If a line in the listing below has the string "standing", copy it out.

-------- Dataset

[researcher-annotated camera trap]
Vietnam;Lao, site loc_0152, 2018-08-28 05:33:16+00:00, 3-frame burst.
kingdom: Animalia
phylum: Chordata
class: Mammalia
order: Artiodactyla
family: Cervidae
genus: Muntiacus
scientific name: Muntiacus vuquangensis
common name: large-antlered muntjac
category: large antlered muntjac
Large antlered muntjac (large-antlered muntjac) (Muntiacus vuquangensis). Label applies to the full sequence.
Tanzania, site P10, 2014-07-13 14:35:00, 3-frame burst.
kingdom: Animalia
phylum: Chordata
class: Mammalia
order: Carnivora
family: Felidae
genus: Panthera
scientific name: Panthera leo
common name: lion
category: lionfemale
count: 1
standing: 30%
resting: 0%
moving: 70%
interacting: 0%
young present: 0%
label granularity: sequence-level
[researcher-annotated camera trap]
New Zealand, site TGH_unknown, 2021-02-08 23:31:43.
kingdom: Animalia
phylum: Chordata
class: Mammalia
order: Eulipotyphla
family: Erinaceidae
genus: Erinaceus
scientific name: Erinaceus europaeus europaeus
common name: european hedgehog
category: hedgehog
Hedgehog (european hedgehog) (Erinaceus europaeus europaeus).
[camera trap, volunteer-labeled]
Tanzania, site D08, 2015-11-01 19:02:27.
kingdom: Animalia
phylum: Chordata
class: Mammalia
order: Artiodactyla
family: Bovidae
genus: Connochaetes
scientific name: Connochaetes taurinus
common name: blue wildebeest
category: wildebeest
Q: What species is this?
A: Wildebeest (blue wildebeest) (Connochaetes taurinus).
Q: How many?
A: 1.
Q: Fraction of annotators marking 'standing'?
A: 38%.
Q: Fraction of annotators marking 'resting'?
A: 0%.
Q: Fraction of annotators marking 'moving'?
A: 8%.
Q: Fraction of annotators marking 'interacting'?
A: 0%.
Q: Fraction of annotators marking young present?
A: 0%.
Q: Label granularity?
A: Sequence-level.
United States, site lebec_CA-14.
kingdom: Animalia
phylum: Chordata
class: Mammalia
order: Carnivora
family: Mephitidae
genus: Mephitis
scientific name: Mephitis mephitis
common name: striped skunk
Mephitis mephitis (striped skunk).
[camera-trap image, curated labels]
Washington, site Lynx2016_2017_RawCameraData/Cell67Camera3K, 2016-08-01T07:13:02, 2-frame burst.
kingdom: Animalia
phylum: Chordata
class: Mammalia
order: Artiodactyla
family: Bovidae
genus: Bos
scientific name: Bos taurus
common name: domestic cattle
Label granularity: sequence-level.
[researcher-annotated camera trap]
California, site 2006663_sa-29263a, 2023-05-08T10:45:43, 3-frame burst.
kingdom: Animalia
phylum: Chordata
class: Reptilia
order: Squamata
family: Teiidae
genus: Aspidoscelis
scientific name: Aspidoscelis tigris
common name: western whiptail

----------------

- _Output for this exercise_
standing: 30%
Q: Fraction of annotators marking 'standing'?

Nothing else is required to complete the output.